• [Your assignment]: Rewrite the material below as a numbered list with one item per line, leaving out any blank lines. Leave the pictures out of your answer.

• • •

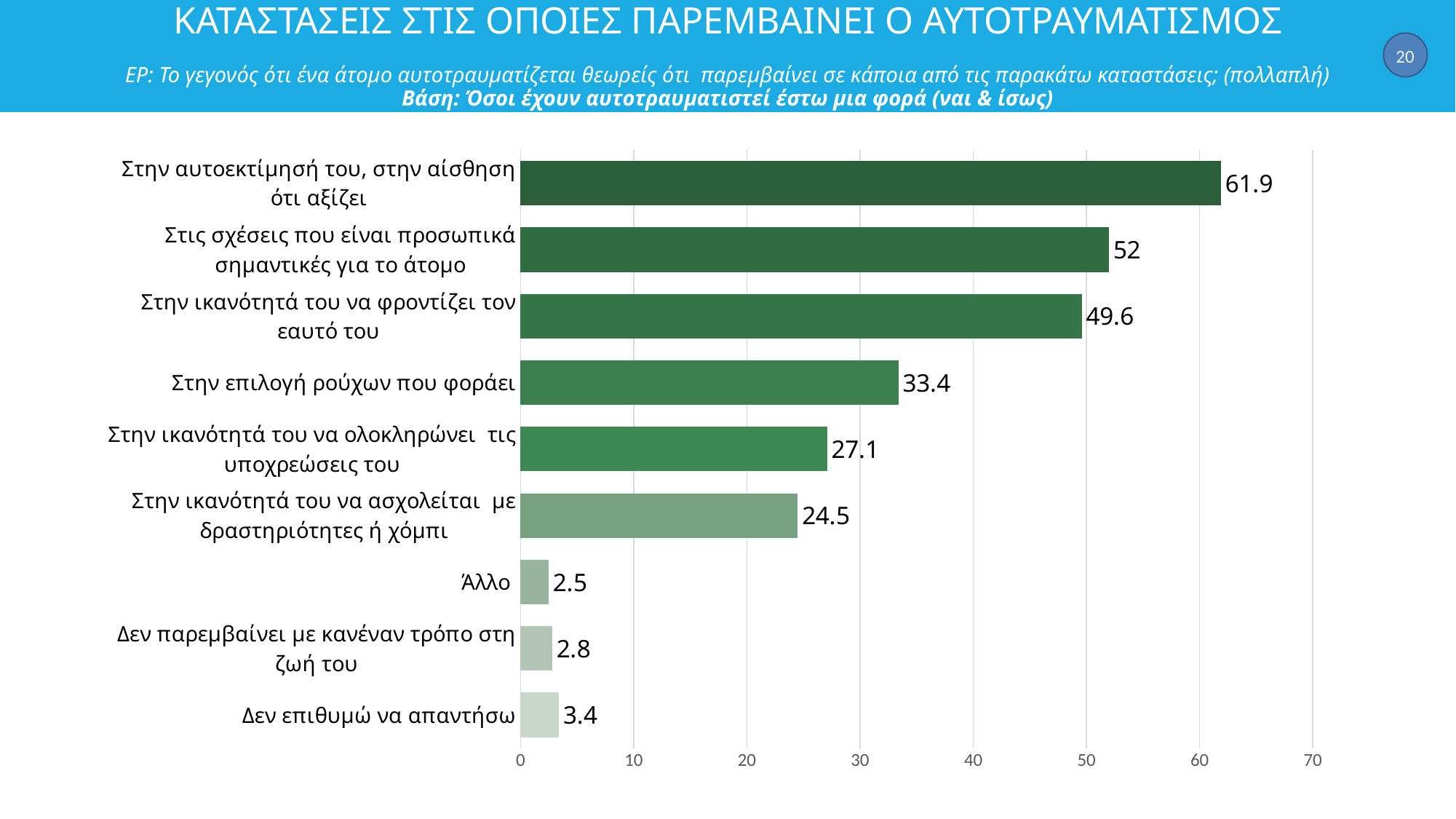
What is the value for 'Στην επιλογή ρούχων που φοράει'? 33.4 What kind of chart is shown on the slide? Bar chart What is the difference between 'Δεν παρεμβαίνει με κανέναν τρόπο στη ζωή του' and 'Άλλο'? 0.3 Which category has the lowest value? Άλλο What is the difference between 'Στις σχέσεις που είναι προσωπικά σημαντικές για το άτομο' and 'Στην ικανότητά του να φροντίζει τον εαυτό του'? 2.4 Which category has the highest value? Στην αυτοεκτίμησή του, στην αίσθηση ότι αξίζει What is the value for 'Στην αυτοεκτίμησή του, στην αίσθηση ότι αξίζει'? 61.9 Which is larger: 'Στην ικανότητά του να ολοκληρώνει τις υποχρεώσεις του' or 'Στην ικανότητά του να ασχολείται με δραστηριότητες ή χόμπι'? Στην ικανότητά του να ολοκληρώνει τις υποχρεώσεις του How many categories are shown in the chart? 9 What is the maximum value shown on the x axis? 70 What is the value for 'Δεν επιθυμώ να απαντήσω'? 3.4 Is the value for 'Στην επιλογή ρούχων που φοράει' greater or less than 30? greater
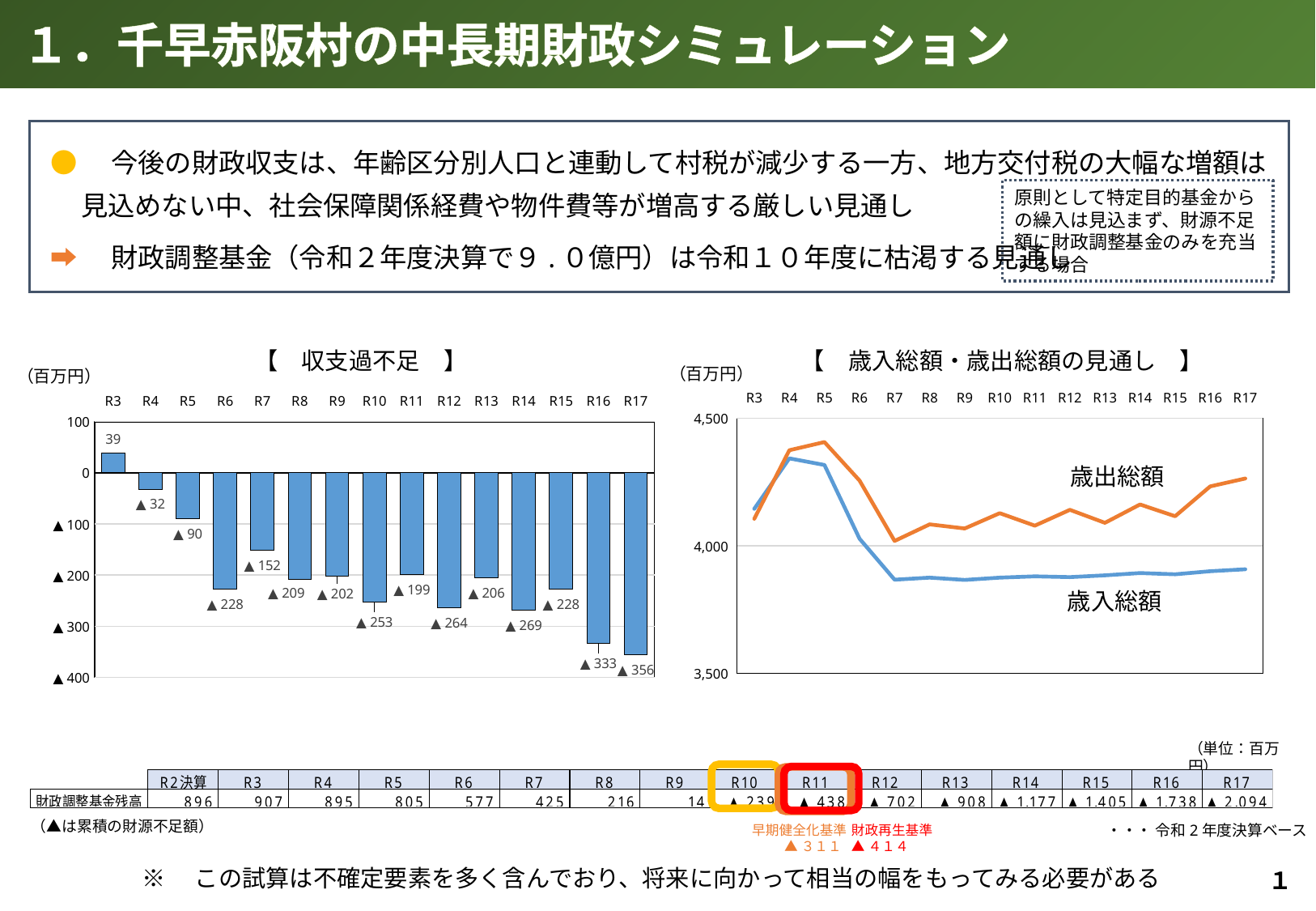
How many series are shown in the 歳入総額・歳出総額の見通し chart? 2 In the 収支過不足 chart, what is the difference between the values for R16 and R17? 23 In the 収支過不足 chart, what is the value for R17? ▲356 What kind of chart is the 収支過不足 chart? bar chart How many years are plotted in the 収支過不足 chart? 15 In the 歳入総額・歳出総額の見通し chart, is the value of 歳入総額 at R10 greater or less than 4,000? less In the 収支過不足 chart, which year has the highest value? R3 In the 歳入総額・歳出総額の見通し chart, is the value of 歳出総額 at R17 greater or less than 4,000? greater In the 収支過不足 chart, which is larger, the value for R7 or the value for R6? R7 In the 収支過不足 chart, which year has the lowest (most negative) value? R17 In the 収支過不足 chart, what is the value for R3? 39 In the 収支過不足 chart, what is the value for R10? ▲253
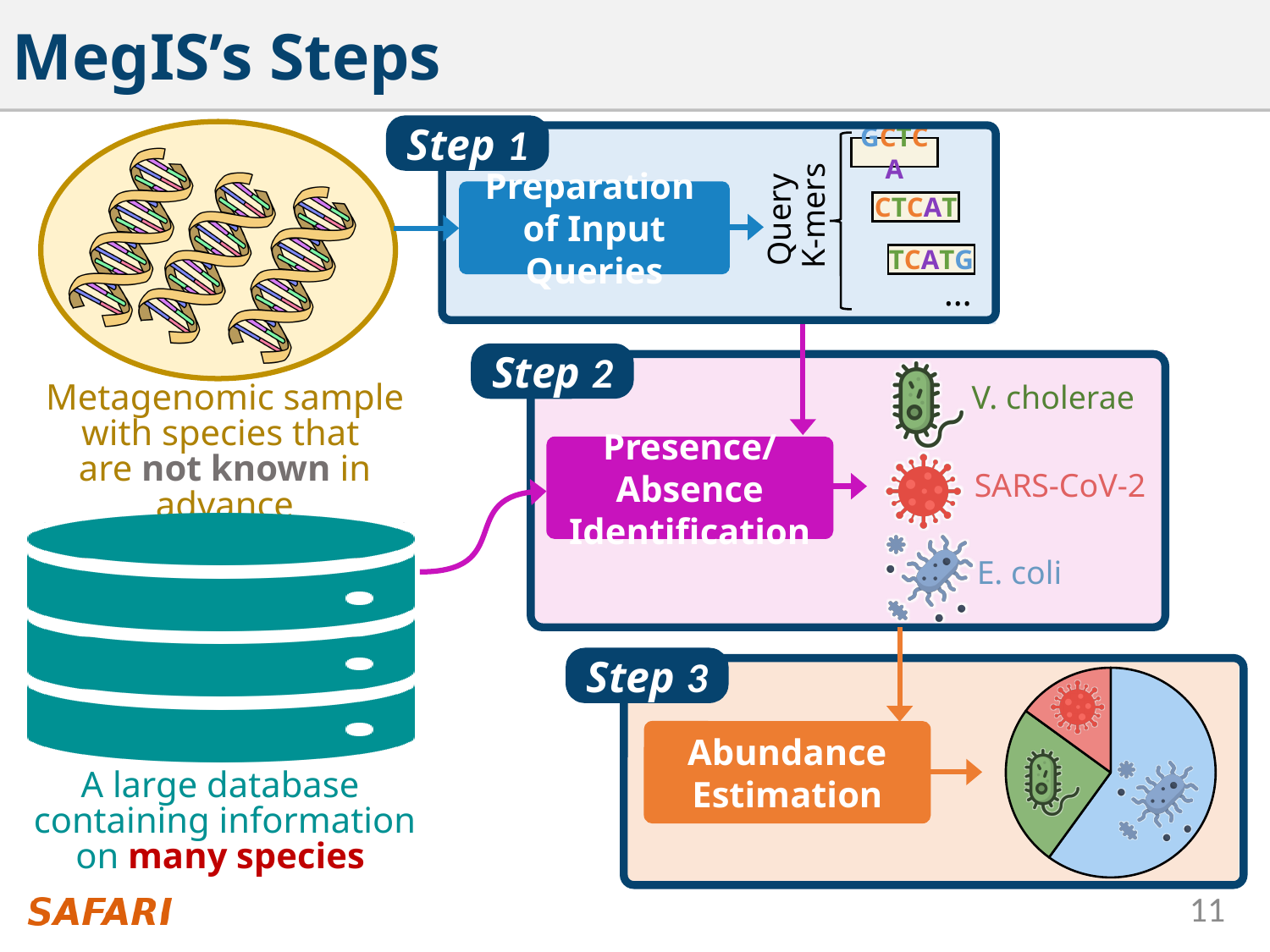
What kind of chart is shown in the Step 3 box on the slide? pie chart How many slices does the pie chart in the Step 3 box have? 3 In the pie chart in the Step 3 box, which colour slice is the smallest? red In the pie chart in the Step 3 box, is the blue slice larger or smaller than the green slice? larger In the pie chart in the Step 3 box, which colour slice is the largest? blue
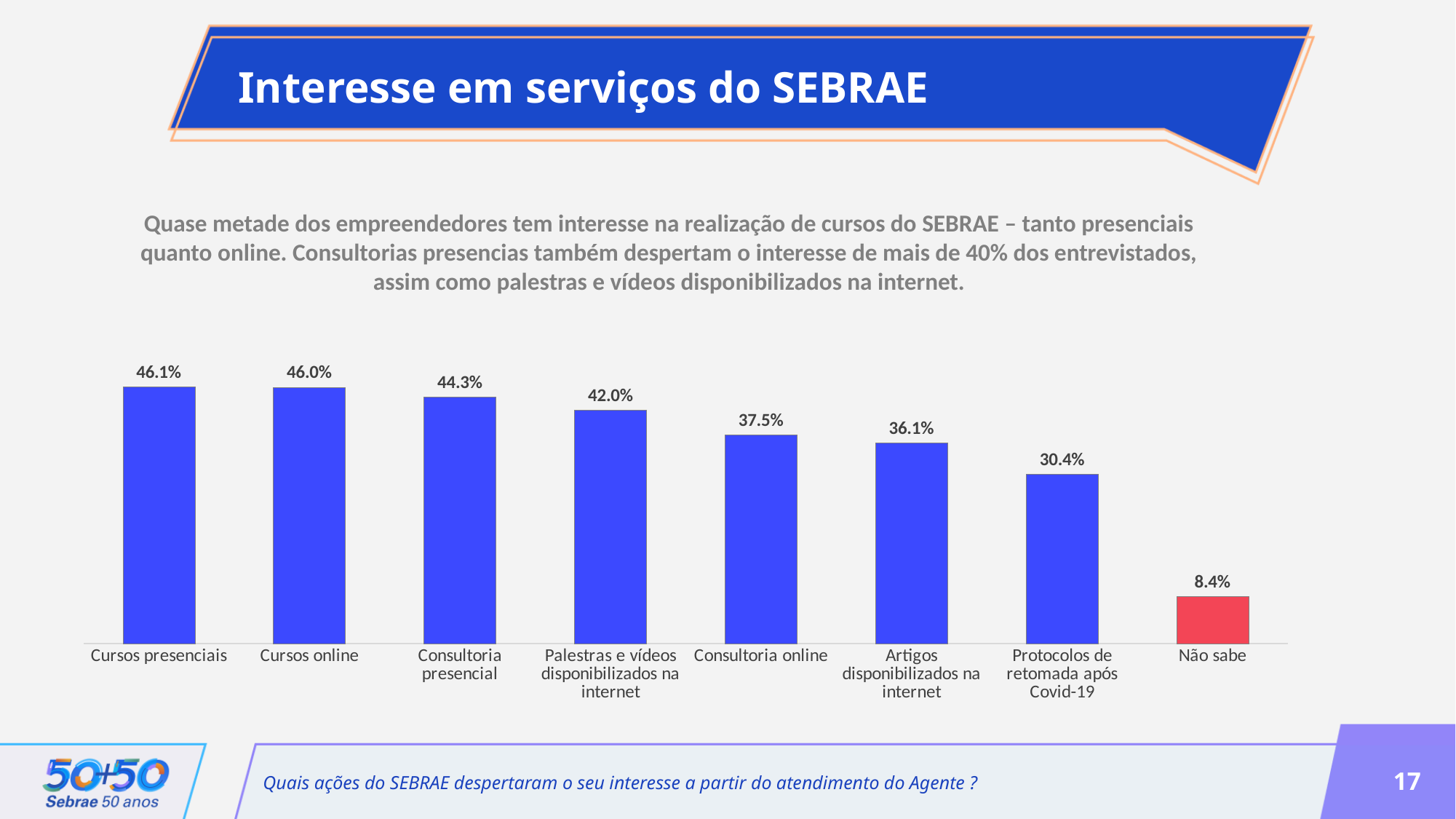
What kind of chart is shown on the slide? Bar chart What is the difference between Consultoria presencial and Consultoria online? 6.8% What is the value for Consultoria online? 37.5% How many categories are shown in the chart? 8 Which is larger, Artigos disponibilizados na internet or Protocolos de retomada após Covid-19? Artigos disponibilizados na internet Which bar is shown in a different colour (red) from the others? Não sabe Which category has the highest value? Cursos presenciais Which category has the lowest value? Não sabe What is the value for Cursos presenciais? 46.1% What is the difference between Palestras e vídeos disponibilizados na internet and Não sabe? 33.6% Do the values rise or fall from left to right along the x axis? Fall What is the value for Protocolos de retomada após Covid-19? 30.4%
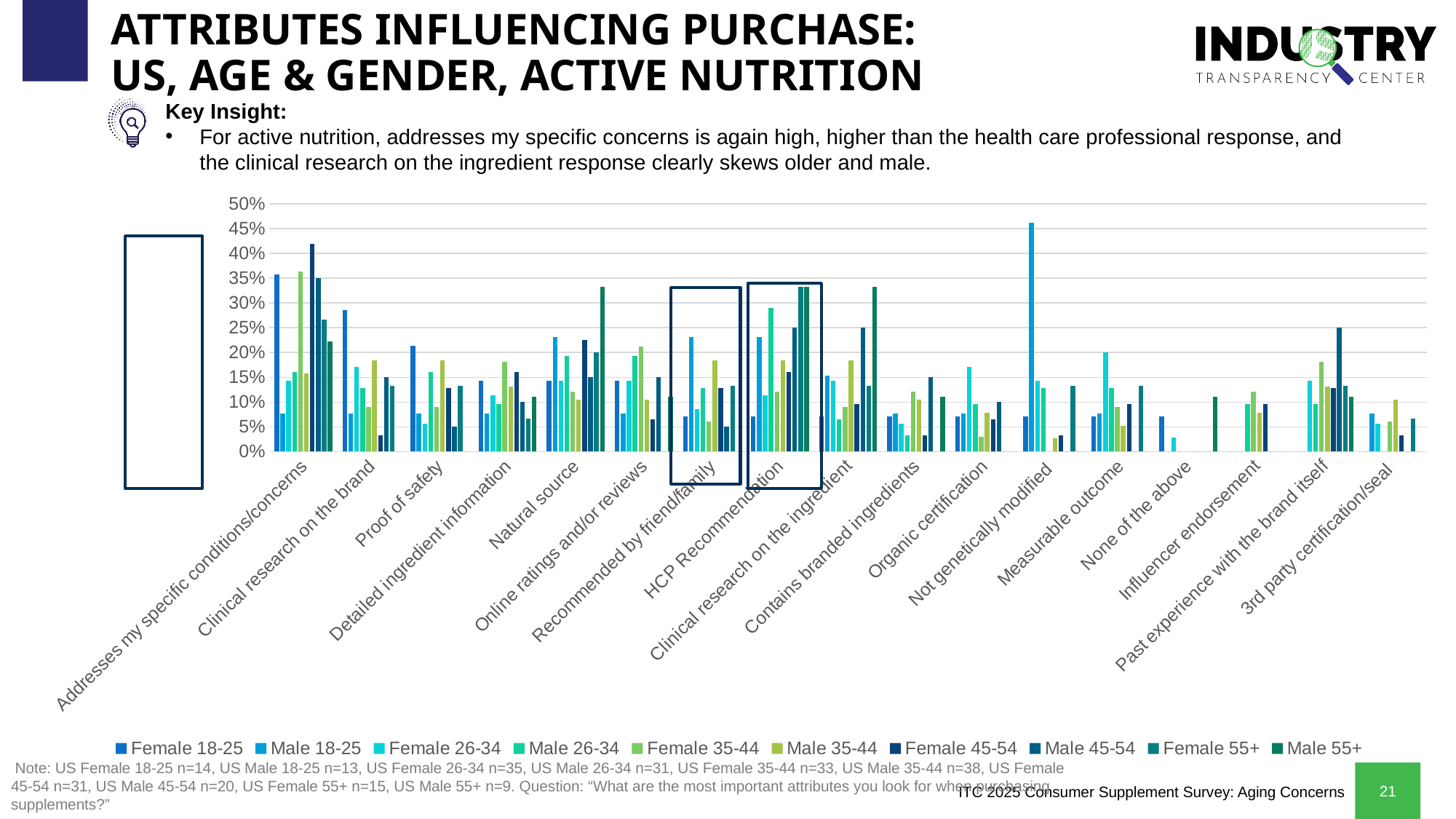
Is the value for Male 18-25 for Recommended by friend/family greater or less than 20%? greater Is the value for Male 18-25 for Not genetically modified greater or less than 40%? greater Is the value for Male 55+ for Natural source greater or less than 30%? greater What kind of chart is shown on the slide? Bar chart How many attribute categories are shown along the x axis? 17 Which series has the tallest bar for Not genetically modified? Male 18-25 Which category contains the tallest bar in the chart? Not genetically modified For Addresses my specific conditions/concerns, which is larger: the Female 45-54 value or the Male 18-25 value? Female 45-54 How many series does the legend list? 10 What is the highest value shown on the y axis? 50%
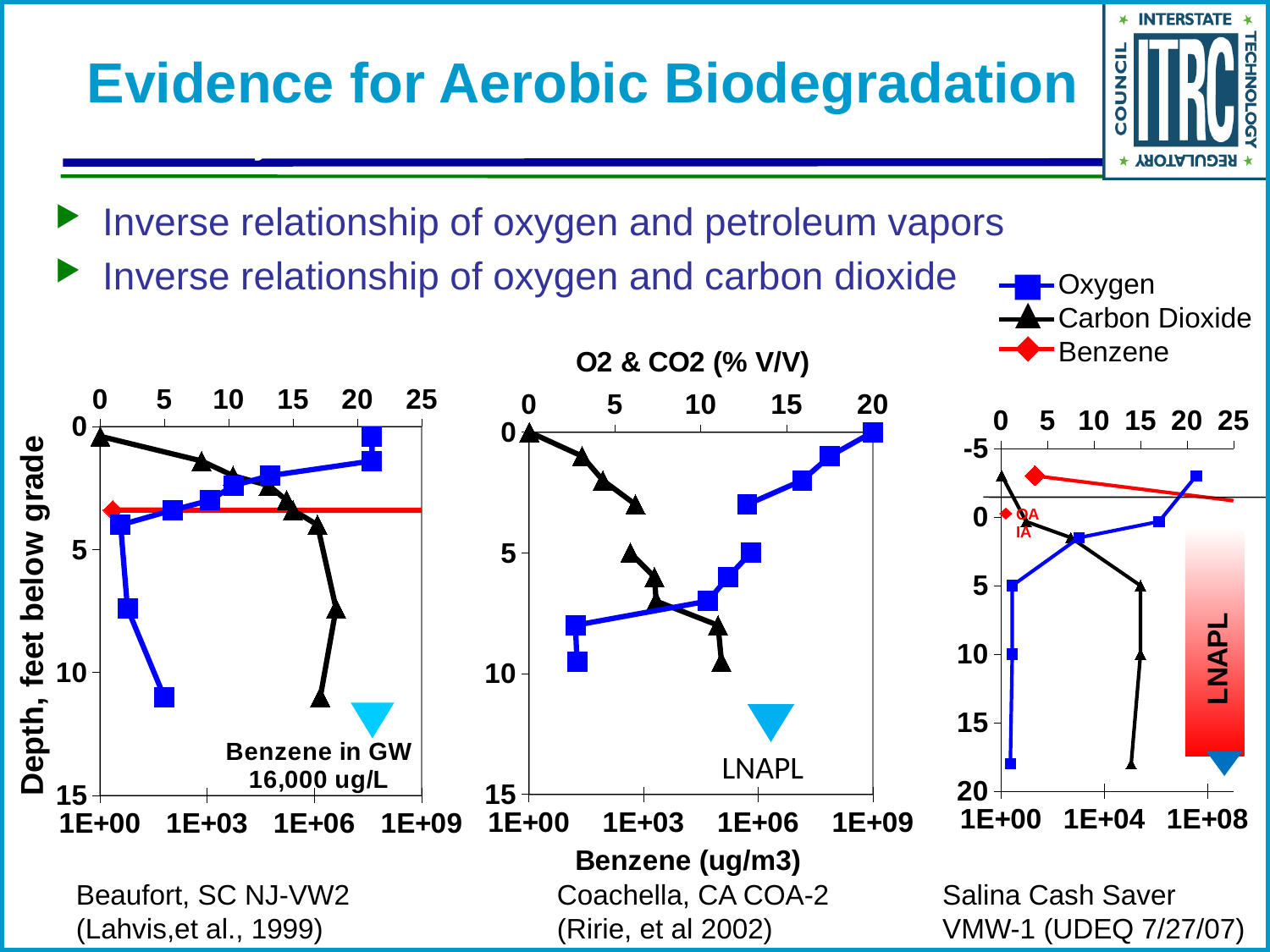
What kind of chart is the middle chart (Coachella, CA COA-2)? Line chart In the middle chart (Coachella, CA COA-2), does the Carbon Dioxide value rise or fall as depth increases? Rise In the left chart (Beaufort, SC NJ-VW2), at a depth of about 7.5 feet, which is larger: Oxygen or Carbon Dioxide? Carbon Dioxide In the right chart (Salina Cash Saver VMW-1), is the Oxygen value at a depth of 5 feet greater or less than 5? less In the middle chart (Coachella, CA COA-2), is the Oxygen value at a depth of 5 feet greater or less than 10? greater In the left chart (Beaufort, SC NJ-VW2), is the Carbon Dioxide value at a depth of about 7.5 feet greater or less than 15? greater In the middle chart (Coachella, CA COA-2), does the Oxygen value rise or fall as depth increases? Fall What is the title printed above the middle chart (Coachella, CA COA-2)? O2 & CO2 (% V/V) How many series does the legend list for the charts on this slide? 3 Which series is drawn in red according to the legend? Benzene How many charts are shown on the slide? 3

• • •

• [Result for this exercise]:
1. What is the value for 'Στην επιλογή ρούχων που φοράει'? 33.4 What kind of chart is shown on the slide? Bar chart What is the difference between 'Δεν παρεμβαίνει με κανέναν τρόπο στη ζωή του' and 'Άλλο'? 0.3 Which category has the lowest value? Άλλο What is the difference between 'Στις σχέσεις που είναι προσωπικά σημαντικές για το άτομο' and 'Στην ικανότητά του να φροντίζει τον εαυτό του'? 2.4 Which category has the highest value? Στην αυτοεκτίμησή του, στην αίσθηση ότι αξίζει What is the value for 'Στην αυτοεκτίμησή του, στην αίσθηση ότι αξίζει'? 61.9 Which is larger: 'Στην ικανότητά του να ολοκληρώνει τις υποχρεώσεις του' or 'Στην ικανότητά του να ασχολείται με δραστηριότητες ή χόμπι'? Στην ικανότητά του να ολοκληρώνει τις υποχρεώσεις του How many categories are shown in the chart? 9 What is the maximum value shown on the x axis? 70 What is the value for 'Δεν επιθυμώ να απαντήσω'? 3.4 Is the value for 'Στην επιλογή ρούχων που φοράει' greater or less than 30? greater
2. How many series are shown in the 歳入総額・歳出総額の見通し chart? 2 In the 収支過不足 chart, what is the difference between the values for R16 and R17? 23 In the 収支過不足 chart, what is the value for R17? ▲356 What kind of chart is the 収支過不足 chart? bar chart How many years are plotted in the 収支過不足 chart? 15 In the 歳入総額・歳出総額の見通し chart, is the value of 歳入総額 at R10 greater or less than 4,000? less In the 収支過不足 chart, which year has the highest value? R3 In the 歳入総額・歳出総額の見通し chart, is the value of 歳出総額 at R17 greater or less than 4,000? greater In the 収支過不足 chart, which is larger, the value for R7 or the value for R6? R7 In the 収支過不足 chart, which year has the lowest (most negative) value? R17 In the 収支過不足 chart, what is the value for R3? 39 In the 収支過不足 chart, what is the value for R10? ▲253
3. What kind of chart is shown in the Step 3 box on the slide? pie chart How many slices does the pie chart in the Step 3 box have? 3 In the pie chart in the Step 3 box, which colour slice is the smallest? red In the pie chart in the Step 3 box, is the blue slice larger or smaller than the green slice? larger In the pie chart in the Step 3 box, which colour slice is the largest? blue
4. What kind of chart is shown on the slide? Bar chart What is the difference between Consultoria presencial and Consultoria online? 6.8% What is the value for Consultoria online? 37.5% How many categories are shown in the chart? 8 Which is larger, Artigos disponibilizados na internet or Protocolos de retomada após Covid-19? Artigos disponibilizados na internet Which bar is shown in a different colour (red) from the others? Não sabe Which category has the highest value? Cursos presenciais Which category has the lowest value? Não sabe What is the value for Cursos presenciais? 46.1% What is the difference between Palestras e vídeos disponibilizados na internet and Não sabe? 33.6% Do the values rise or fall from left to right along the x axis? Fall What is the value for Protocolos de retomada após Covid-19? 30.4%
5. Is the value for Male 18-25 for Recommended by friend/family greater or less than 20%? greater Is the value for Male 18-25 for Not genetically modified greater or less than 40%? greater Is the value for Male 55+ for Natural source greater or less than 30%? greater What kind of chart is shown on the slide? Bar chart How many attribute categories are shown along the x axis? 17 Which series has the tallest bar for Not genetically modified? Male 18-25 Which category contains the tallest bar in the chart? Not genetically modified For Addresses my specific conditions/concerns, which is larger: the Female 45-54 value or the Male 18-25 value? Female 45-54 How many series does the legend list? 10 What is the highest value shown on the y axis? 50%
6. What kind of chart is the middle chart (Coachella, CA COA-2)? Line chart In the middle chart (Coachella, CA COA-2), does the Carbon Dioxide value rise or fall as depth increases? Rise In the left chart (Beaufort, SC NJ-VW2), at a depth of about 7.5 feet, which is larger: Oxygen or Carbon Dioxide? Carbon Dioxide In the right chart (Salina Cash Saver VMW-1), is the Oxygen value at a depth of 5 feet greater or less than 5? less In the middle chart (Coachella, CA COA-2), is the Oxygen value at a depth of 5 feet greater or less than 10? greater In the left chart (Beaufort, SC NJ-VW2), is the Carbon Dioxide value at a depth of about 7.5 feet greater or less than 15? greater In the middle chart (Coachella, CA COA-2), does the Oxygen value rise or fall as depth increases? Fall What is the title printed above the middle chart (Coachella, CA COA-2)? O2 & CO2 (% V/V) How many series does the legend list for the charts on this slide? 3 Which series is drawn in red according to the legend? Benzene How many charts are shown on the slide? 3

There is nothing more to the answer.